Zepp-LaRouche: No, I’m not pessimistic, I’m just saying that some of the elites, or so-called elites, are hardened in their view. You have others who are absolutely recognizing that the whole of mankind needs to cooperate together in new ways. The President of Switzerland, who participated in the Belt and Road Forum, just signed a memorandum of understanding, not only for Switzerland, but for a whole group of Central and Eastern European countries, which Switzerland is representing in the international organizations.

Swiss Federal Chancellery
Ulrich “Ueli” Maurer, President of Switzerland.

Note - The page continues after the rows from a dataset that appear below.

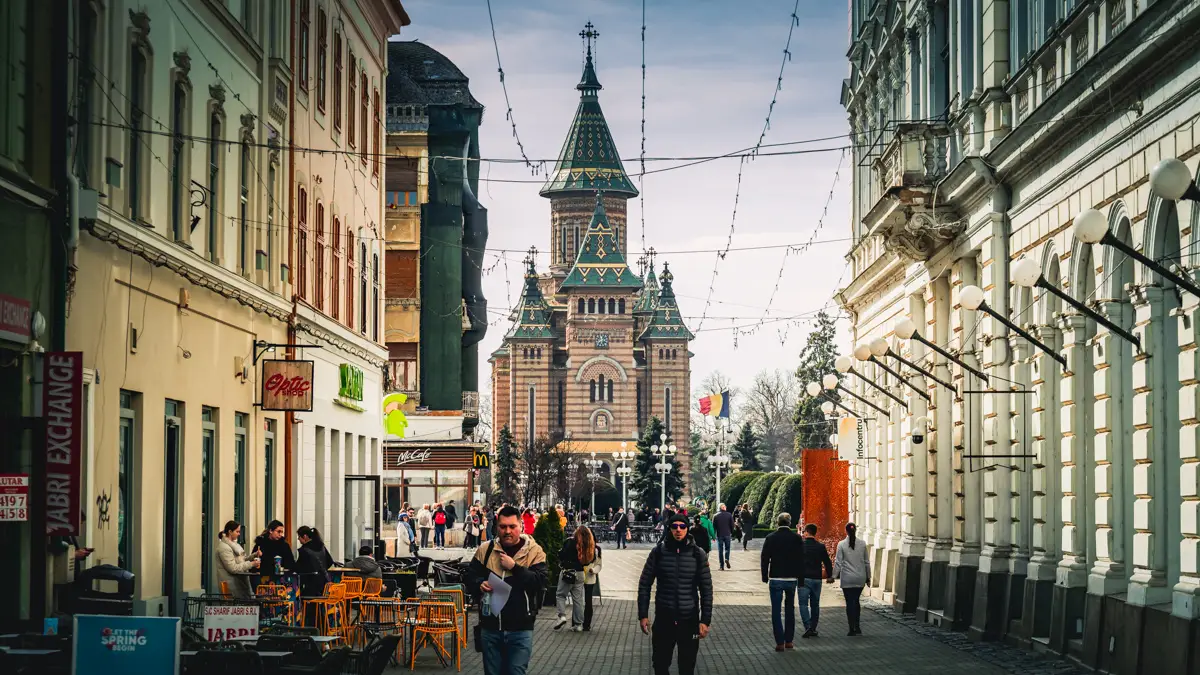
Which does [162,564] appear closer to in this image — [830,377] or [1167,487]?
[1167,487]

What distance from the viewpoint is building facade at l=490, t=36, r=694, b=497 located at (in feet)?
575

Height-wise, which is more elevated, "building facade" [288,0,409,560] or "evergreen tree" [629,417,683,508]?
"building facade" [288,0,409,560]

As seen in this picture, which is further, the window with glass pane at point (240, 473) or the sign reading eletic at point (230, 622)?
the window with glass pane at point (240, 473)

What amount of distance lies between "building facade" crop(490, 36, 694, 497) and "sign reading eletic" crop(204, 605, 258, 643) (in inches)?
6163

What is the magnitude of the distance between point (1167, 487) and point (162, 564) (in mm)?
10379

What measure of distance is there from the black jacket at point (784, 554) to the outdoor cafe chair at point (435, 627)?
16.6ft

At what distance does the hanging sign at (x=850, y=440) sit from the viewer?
37.6 metres

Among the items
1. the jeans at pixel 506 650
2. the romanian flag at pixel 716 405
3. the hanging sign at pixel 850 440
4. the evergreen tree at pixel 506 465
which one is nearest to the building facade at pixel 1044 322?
the hanging sign at pixel 850 440

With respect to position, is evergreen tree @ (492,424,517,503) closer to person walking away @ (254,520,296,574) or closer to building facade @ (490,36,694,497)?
building facade @ (490,36,694,497)

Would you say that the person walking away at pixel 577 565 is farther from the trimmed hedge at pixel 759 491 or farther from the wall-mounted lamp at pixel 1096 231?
the trimmed hedge at pixel 759 491

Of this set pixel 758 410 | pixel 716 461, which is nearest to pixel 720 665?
pixel 716 461

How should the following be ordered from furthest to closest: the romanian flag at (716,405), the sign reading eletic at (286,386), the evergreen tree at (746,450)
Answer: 1. the evergreen tree at (746,450)
2. the romanian flag at (716,405)
3. the sign reading eletic at (286,386)

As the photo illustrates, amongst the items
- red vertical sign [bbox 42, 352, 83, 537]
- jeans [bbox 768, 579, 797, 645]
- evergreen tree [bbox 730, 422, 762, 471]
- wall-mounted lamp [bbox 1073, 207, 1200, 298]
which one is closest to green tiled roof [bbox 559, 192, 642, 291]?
evergreen tree [bbox 730, 422, 762, 471]

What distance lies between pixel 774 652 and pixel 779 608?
0.62 meters
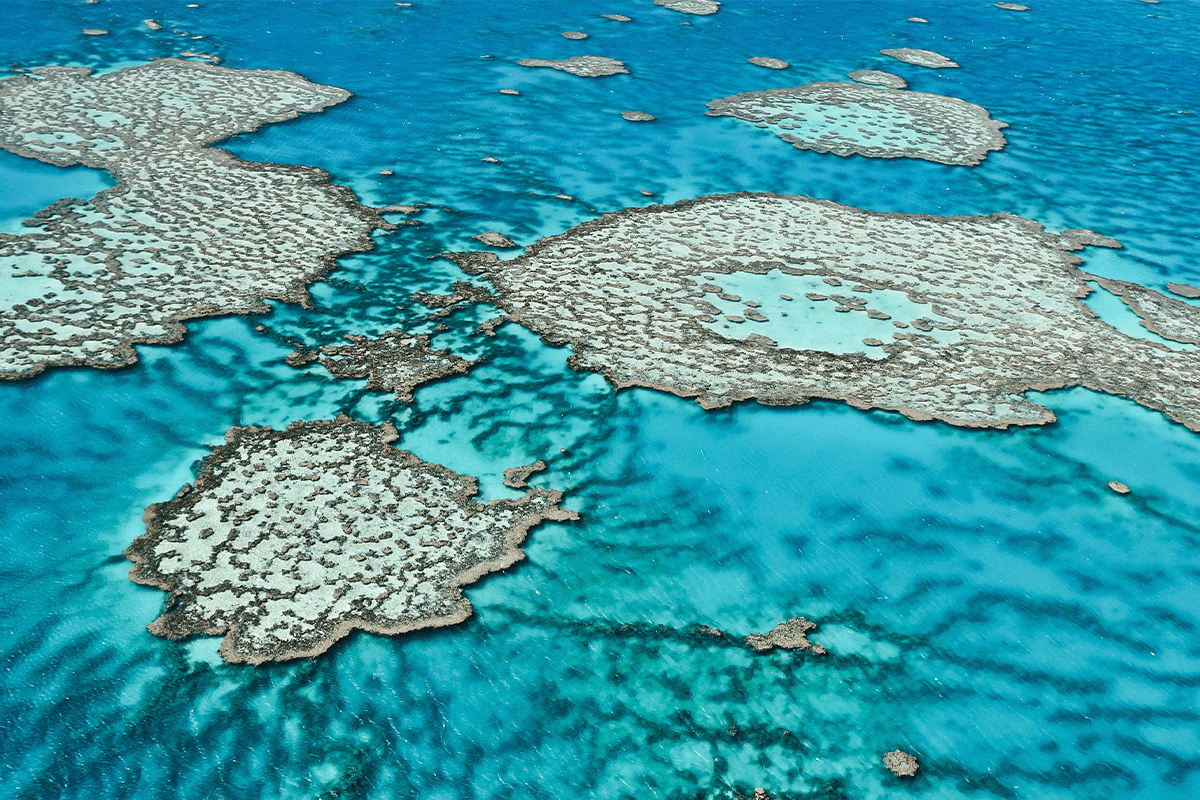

So there is a big motion. You have Italy signing a Memorandum of Understanding with China, on the development of Africa. Greece wants to be the gateway for trade from Asia, through the Suez Canal all the way into Europe. Portugal and Spain want to be the hub for the Portuguese and Spanish-speaking people around the world.

There are a lot of dynamics and motions. I’m just referring to some of the monetarist views and those people who talk about the “rules-based order” all the time, but what they really mean is austerity.

I’m not talking about the West in general. I’m an optimist about the potential of all human beings; I’m only talking about certain parts of the establishment in the West.

The BRI and Europe

GBTimes: You mentioned Italy and Switzerland. How significant is it that they signed up to the BRI?

Zepp-LaRouche: This is extremely important. First of all, Italy, as you know, is the third largest economy in Europe. The north of Italy is highly industrialized and has a lot of capability; many hidden champions actually are in northern Italy. If such a country is now, as the first G7 country, officially joining with a Memorandum of Understanding, this can become the model for all of Europe. Prime Minister Giuseppe Conte who just participated in the Belt and Road Forum came back and said exactly that: Italy plans to be the leader in bringing about a better relation between China and Europe. I think this is extremely important.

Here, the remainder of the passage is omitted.